They mean a function that to each element assigns its equivalence class

oh ok thanks

If I have a bounded domain $D\subseteq \mathbb{R}^n$, $n>1$, and $U\subset D$ is a non-empty proper open subset, does it follow that $\partial U\cap D$ is infinite?

there is the trivial example of U=empty set.

Blitz

if you want a non trivial example, I have a question first, by domain do you mean that the set is closed or open or something? If not then there are some other trivial counterexamples

domain is an open connected set

consider D=open unit ball, U=open unit ball\{(0,0)} in R^2. The only element of D \cap \partial U should be the origin

yeah... I need to think about this question further

interesting use of int there

Damn

Hey, I'm trying to learn about model categories. Does anyone have any recommendations?
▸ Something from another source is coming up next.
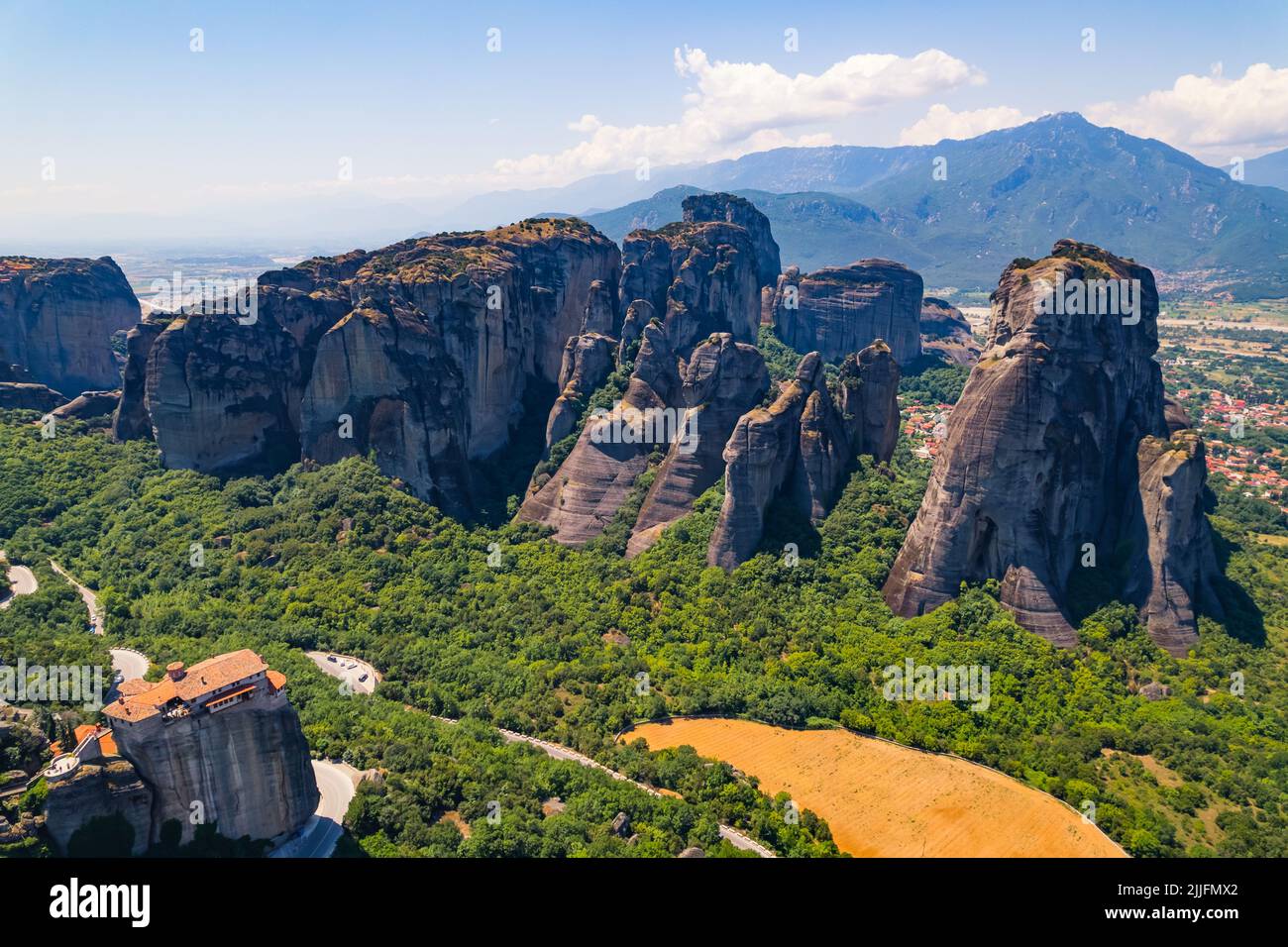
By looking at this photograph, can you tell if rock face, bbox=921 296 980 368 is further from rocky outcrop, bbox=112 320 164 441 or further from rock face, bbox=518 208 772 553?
rocky outcrop, bbox=112 320 164 441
For reference, I know the basic definitions of category theory and have completed my school's graduate algebraic topology sequence (fundamental group, homology, cohomology, basic homotopy theory)

Does algebraic intersection mumber assume minimal position?
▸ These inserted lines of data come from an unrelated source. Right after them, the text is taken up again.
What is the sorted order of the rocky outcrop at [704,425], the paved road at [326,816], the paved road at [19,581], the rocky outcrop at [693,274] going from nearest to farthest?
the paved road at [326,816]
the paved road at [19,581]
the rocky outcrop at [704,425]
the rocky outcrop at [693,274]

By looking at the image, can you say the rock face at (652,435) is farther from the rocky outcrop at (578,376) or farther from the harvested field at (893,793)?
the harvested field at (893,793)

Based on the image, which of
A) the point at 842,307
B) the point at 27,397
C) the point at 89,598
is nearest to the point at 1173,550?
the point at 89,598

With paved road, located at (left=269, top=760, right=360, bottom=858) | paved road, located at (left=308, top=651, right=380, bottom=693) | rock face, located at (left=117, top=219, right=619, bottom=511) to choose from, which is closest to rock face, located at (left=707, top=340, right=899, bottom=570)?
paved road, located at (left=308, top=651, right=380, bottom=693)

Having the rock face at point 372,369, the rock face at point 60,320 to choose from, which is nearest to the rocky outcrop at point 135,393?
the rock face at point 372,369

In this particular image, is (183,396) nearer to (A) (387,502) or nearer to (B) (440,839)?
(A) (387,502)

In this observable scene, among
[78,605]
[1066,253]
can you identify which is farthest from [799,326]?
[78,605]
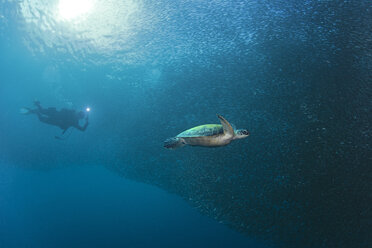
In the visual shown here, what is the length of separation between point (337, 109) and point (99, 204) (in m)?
34.8

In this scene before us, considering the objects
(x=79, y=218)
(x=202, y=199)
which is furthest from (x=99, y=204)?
(x=202, y=199)

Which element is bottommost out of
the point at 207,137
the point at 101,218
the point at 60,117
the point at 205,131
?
the point at 101,218

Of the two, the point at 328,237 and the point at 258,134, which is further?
the point at 258,134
Or, rather, is algebraic intersection number "position" invariant

I would suppose so, that homotoping intersections away will be "accounted for" by cancelation of sign for the bigon that is removed

Emily riehl has a 60 page short intro to it which is pretty neat

https://arxiv.org/pdf/1904.00886.pdf

If someone is familiar with homotopy theory can you please have a look at this? I think I am quite close but can’t get the last piece together. https://math.stackexchange.com/questions/4452541/homotopy-fiber-of-of-map-s2-to-mathbbcp-infty-is-homotopy-equivalent-t

So the map here is given by taking a generator of pi_3(F_f) = Z under the isomorphism of that group with pi_3(S^2), right? then it corresponds under the isomorphism to the hopf fibration, meaning if the map S^3 -> F_f is named, say, g, then g composed with the inclusion has the same homotopy type as the hopf fibration S^3 -> S^2. so then we can apply pi_n to get a commutative diagram. for n > 2 the diagonal and horizontal maps are both isomorphisms so the vertical map is too. for n = 1 or 2 the homotopy groups of the fiber and S^3 are both 0

so this induces isomorphisms on all homotopy groups and by whiteheads theorem you get a homotopy equivalence

Hello, I have a question or two about deformation retracts

Firstly, is the singleton a deformation retract of any space? What if the singleton is not in the space? (e.g. the singleton {0} with the open interval (1, 2) that has the subspace topology on R)

Any non-empty space*

well it has to be in our space

if a singleton is a deformation retract of your space then that space is necessarily contractible

Thanks, have seen almost everywhere assuming it is but nowhere stating this assumption beyond the definition, and was worried about my interpretation of the definition

and so every singleton is a deformation retract of such space as well

Right, then similar to that logic, a connected space with 1 component is only contractible to 1 singleton right, not 2 or more singletons, for example

All singleton spaces are homeomorphic, so any non empty space contains the singleton

a connected space cannot have more than 1 components, that's kind of what it means to be connected

a connected space doesn't have to be contractible

Thanks for helping my sanity check

I've got a few more questions, if you don't mind

what it means to be contractible is that there is a contraction, so a homotopy which sends the identity map to a point

so the space "gets contracted"

Right, I follow that logic

First is, S^1 (and the family of S^n, in general) is not contractible to the singleton, right?

ye

S^n isn't contractible for any n

Other than n = infinity

I'm not sure what that would be

Okay, so for finite n I suppose

I don't have an intuition of that either but it's chill

sphere in l^2 ?

Direct limit of the S^n

Then my other question is a bit more specific

Can projective spaces contract to each other?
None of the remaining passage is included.